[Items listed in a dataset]
· · · · · · ·
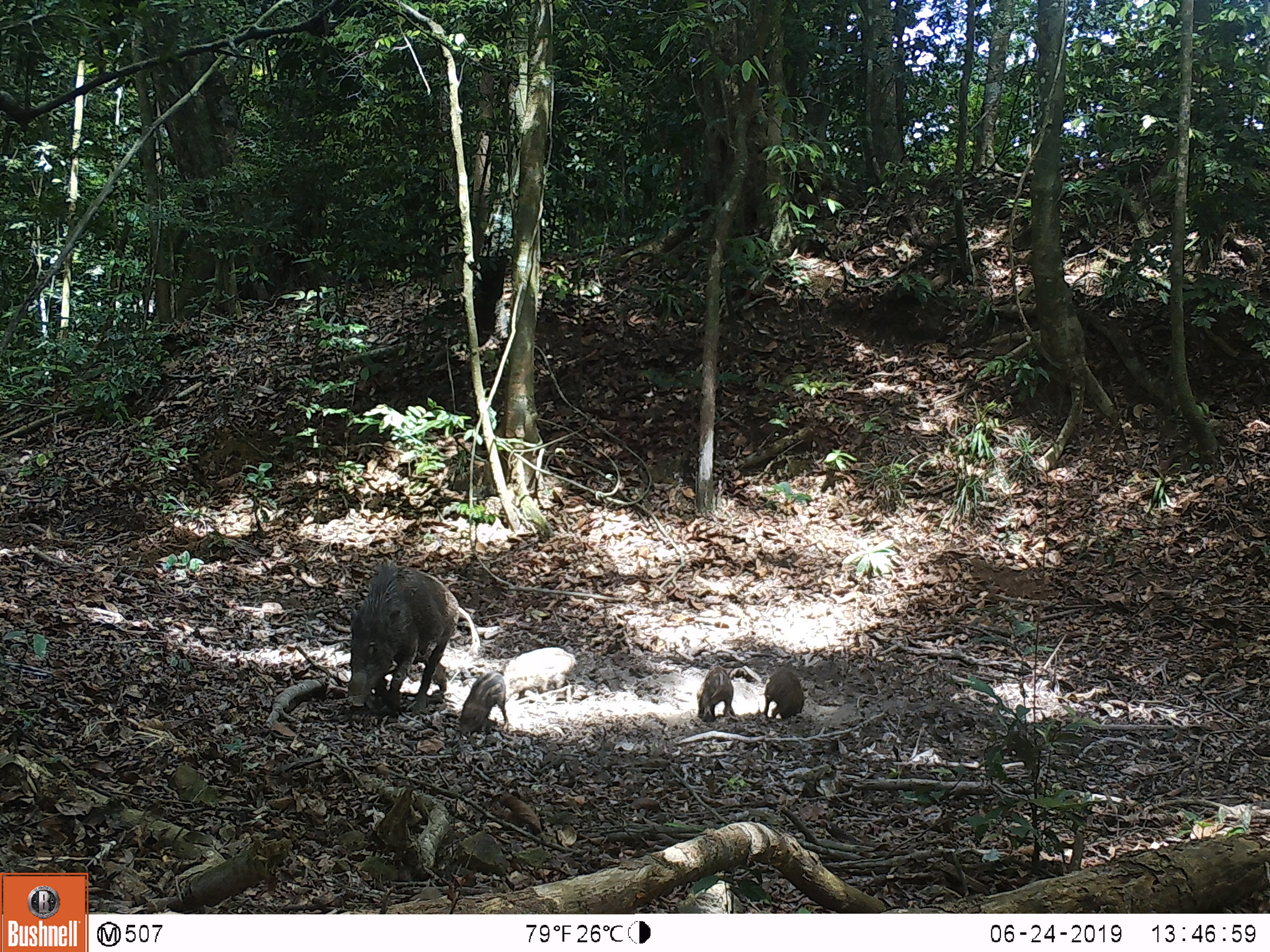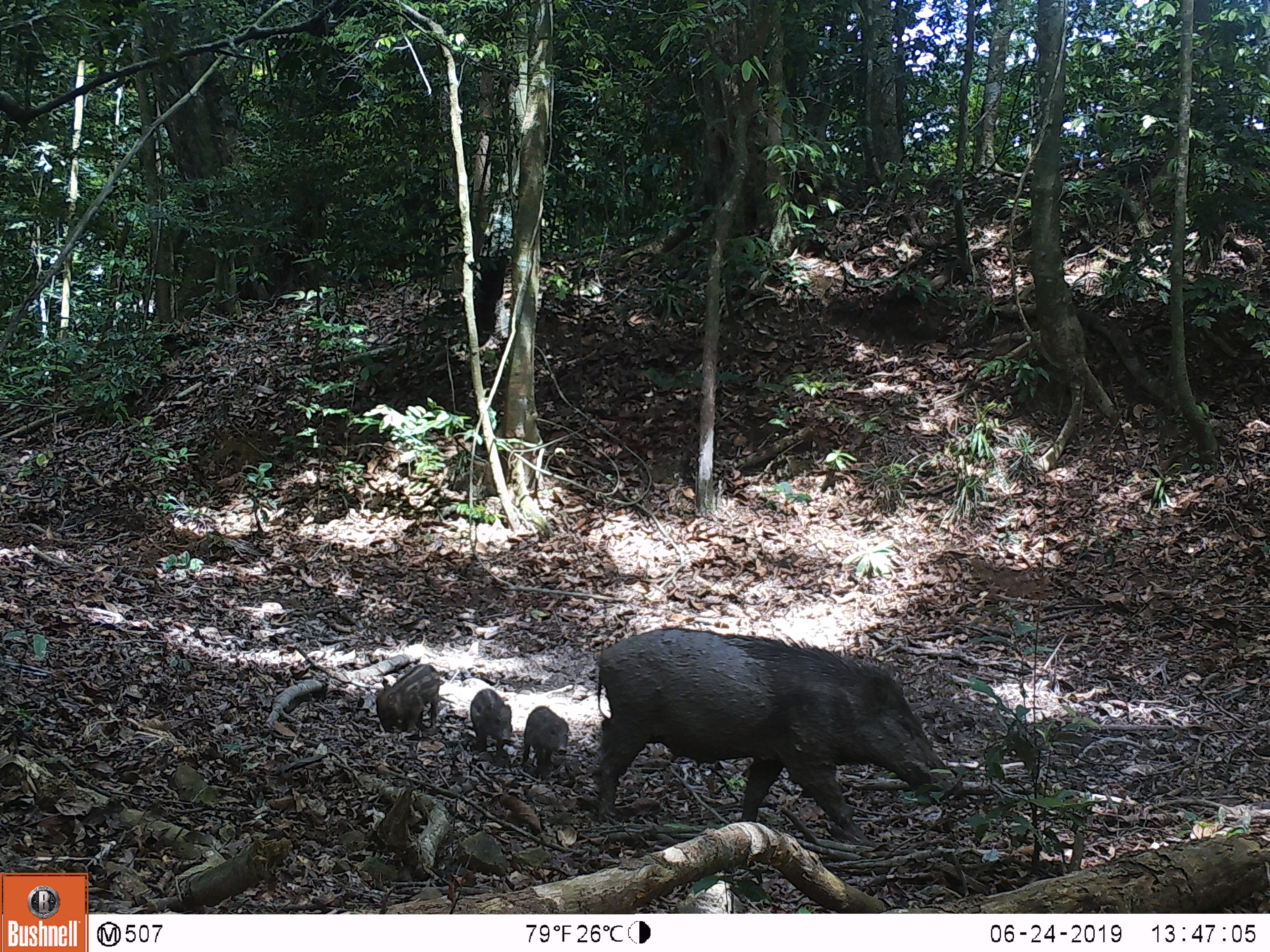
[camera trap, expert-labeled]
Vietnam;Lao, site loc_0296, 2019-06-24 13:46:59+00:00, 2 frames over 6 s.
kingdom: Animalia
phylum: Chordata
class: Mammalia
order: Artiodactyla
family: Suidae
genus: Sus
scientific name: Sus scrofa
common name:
· · · · · · ·
Task statement
Copy out every entry above, character for character, excluding pictures.

Task result
[camera trap, expert-labeled]
Vietnam;Lao, site loc_0296, 2019-06-24 13:46:59+00:00, 2 frames over 6 s.
kingdom: Animalia
phylum: Chordata
class: Mammalia
order: Artiodactyla
family: Suidae
genus: Sus
scientific name: Sus scrofa
common name:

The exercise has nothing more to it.